Could you reproduce the records word for word, from the line with "First U.S. &" to the line with "Joy In The Morning T-Shirt", leaving out the pictures?

----- Information provided

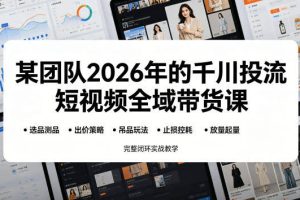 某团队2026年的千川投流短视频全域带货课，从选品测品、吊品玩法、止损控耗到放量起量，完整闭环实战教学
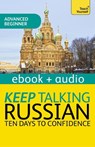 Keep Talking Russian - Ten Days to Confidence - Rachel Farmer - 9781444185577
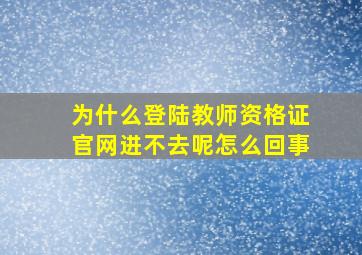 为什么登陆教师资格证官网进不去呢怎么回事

----------
----- Information provided

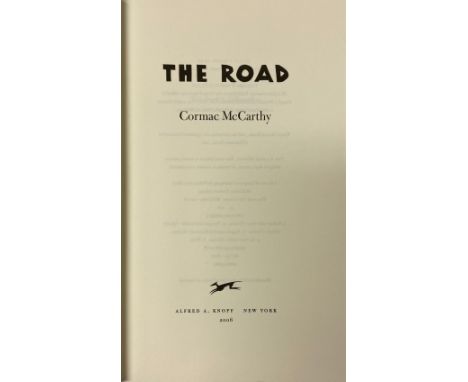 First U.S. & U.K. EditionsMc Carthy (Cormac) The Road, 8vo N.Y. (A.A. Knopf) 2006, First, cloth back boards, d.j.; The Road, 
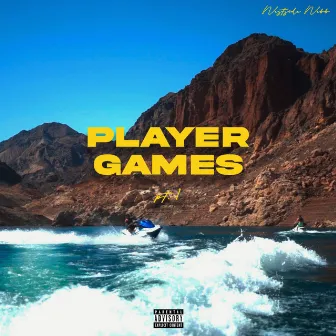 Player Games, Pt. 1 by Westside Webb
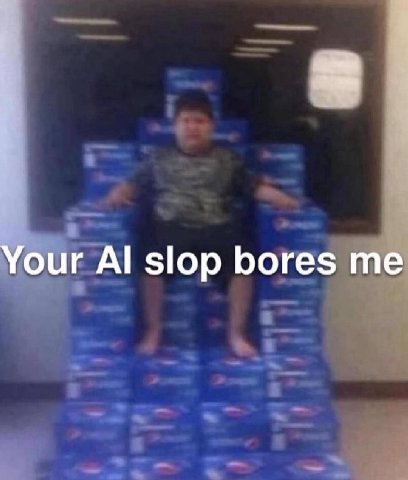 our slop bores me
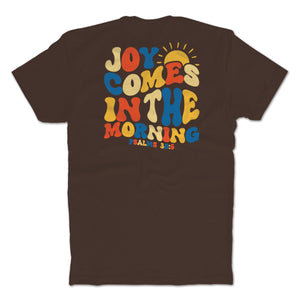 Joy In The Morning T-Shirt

----------

Written reply:
 First U.S. & U.K. EditionsMc Carthy (Cormac) The Road, 8vo N.Y. (A.A. Knopf) 2006, First, cloth back boards, d.j.; The Road, 
 Player Games, Pt. 1 by Westside Webb
 our slop bores me
 Joy In The Morning T-Shirt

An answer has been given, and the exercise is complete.